Your objective
Only lines containing the word "play" are needed; pull them out of the material.

Data section
= Beginning of Section =
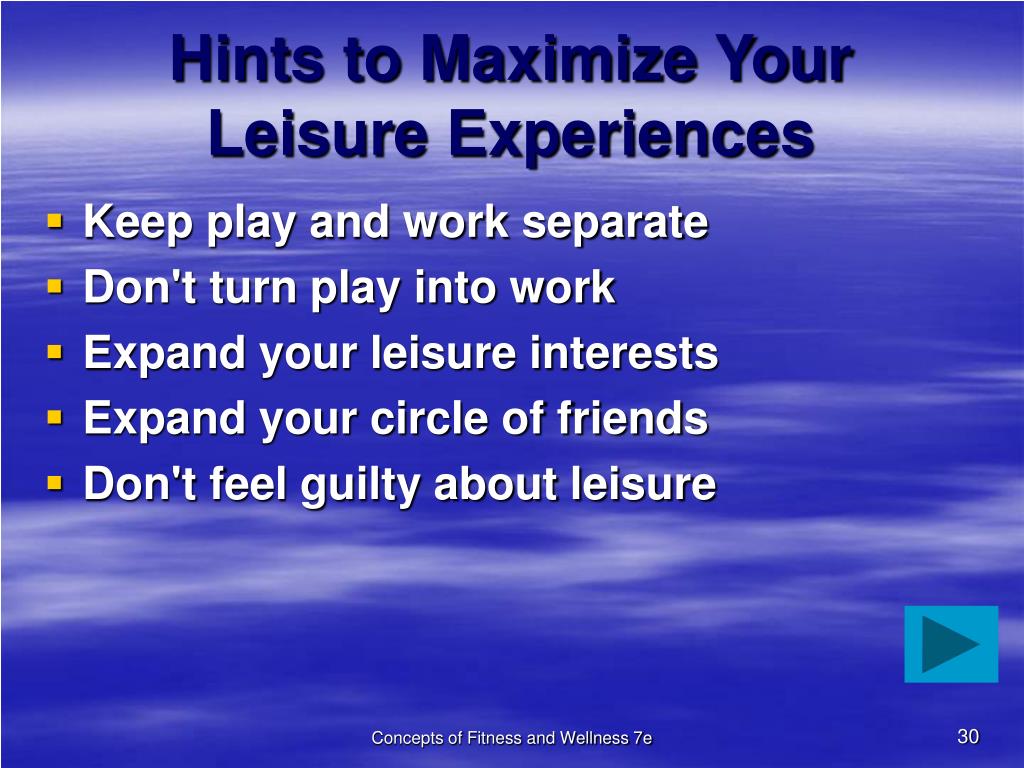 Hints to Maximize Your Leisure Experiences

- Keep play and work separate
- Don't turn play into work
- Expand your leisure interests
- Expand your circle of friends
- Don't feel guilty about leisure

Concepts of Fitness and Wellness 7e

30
= End of Section =
= Beginning of Section =
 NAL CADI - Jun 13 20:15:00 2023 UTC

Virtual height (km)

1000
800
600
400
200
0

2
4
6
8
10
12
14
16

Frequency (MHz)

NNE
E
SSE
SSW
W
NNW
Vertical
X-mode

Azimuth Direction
= End of Section =
Answer for the task
- Keep play and work separate
- Don't turn play into work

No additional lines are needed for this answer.